THE INPUT below:

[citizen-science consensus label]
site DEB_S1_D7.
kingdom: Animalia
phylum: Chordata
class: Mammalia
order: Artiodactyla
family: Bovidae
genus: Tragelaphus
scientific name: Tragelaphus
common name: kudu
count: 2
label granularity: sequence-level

End of THE INPUT.

__WHAT TO PRODUCE__
Please output every line shown above exactly.

__FINISHED TASK__
[citizen-science consensus label]
site DEB_S1_D7.
kingdom: Animalia
phylum: Chordata
class: Mammalia
order: Artiodactyla
family: Bovidae
genus: Tragelaphus
scientific name: Tragelaphus
common name: kudu
count: 2
label granularity: sequence-level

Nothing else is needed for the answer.